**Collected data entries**
- Opening Delimiter -

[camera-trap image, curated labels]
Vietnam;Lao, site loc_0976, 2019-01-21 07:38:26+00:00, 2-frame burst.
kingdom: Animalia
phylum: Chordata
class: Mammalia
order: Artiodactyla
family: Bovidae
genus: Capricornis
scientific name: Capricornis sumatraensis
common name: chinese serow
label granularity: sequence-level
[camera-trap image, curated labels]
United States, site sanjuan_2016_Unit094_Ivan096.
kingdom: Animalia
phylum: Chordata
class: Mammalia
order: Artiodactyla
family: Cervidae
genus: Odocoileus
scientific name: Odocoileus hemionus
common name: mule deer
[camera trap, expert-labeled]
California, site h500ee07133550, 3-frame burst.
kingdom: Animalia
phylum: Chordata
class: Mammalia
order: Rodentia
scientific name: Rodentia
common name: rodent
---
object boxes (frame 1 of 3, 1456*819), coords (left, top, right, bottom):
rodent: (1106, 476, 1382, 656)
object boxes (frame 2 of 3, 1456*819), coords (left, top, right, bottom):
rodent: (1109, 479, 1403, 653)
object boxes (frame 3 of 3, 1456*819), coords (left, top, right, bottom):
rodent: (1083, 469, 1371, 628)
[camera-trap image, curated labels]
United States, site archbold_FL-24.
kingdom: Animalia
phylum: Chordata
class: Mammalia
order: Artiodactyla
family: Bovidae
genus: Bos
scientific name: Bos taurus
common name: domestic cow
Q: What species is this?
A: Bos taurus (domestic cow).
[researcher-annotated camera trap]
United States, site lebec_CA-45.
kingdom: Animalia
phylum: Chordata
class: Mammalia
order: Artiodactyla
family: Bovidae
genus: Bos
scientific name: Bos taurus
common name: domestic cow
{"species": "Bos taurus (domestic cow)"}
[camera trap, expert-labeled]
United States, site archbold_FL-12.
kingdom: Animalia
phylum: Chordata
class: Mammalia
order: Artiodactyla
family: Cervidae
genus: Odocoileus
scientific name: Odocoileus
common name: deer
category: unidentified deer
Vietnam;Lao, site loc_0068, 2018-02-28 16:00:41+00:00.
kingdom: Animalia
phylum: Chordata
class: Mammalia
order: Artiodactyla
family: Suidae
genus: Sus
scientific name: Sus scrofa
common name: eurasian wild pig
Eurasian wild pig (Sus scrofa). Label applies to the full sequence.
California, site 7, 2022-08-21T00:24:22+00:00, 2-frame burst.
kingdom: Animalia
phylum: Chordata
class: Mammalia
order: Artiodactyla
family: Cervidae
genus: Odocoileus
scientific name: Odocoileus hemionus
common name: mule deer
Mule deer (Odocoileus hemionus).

- Closing Delimiter -

**WHAT NEEDS TO BE DONE**
Word for word, restate the entries that appear above.

**WRITTEN REPLY**
[camera-trap image, curated labels]
Vietnam;Lao, site loc_0976, 2019-01-21 07:38:26+00:00, 2-frame burst.
kingdom: Animalia
phylum: Chordata
class: Mammalia
order: Artiodactyla
family: Bovidae
genus: Capricornis
scientific name: Capricornis sumatraensis
common name: chinese serow
label granularity: sequence-level
[camera-trap image, curated labels]
United States, site sanjuan_2016_Unit094_Ivan096.
kingdom: Animalia
phylum: Chordata
class: Mammalia
order: Artiodactyla
family: Cervidae
genus: Odocoileus
scientific name: Odocoileus hemionus
common name: mule deer
[camera trap, expert-labeled]
California, site h500ee07133550, 3-frame burst.
kingdom: Animalia
phylum: Chordata
class: Mammalia
order: Rodentia
scientific name: Rodentia
common name: rodent
---
object boxes (frame 1 of 3, 1456*819), coords (left, top, right, bottom):
rodent: (1106, 476, 1382, 656)
object boxes (frame 2 of 3, 1456*819), coords (left, top, right, bottom):
rodent: (1109, 479, 1403, 653)
object boxes (frame 3 of 3, 1456*819), coords (left, top, right, bottom):
rodent: (1083, 469, 1371, 628)
[camera-trap image, curated labels]
United States, site archbold_FL-24.
kingdom: Animalia
phylum: Chordata
class: Mammalia
order: Artiodactyla
family: Bovidae
genus: Bos
scientific name: Bos taurus
common name: domestic cow
Q: What species is this?
A: Bos taurus (domestic cow).
[researcher-annotated camera trap]
United States, site lebec_CA-45.
kingdom: Animalia
phylum: Chordata
class: Mammalia
order: Artiodactyla
family: Bovidae
genus: Bos
scientific name: Bos taurus
common name: domestic cow
{"species": "Bos taurus (domestic cow)"}
[camera trap, expert-labeled]
United States, site archbold_FL-12.
kingdom: Animalia
phylum: Chordata
class: Mammalia
order: Artiodactyla
family: Cervidae
genus: Odocoileus
scientific name: Odocoileus
common name: deer
category: unidentified deer
Vietnam;Lao, site loc_0068, 2018-02-28 16:00:41+00:00.
kingdom: Animalia
phylum: Chordata
class: Mammalia
order: Artiodactyla
family: Suidae
genus: Sus
scientific name: Sus scrofa
common name: eurasian wild pig
Eurasian wild pig (Sus scrofa). Label applies to the full sequence.
California, site 7, 2022-08-21T00:24:22+00:00, 2-frame burst.
kingdom: Animalia
phylum: Chordata
class: Mammalia
order: Artiodactyla
family: Cervidae
genus: Odocoileus
scientific name: Odocoileus hemionus
common name: mule deer
Mule deer (Odocoileus hemionus).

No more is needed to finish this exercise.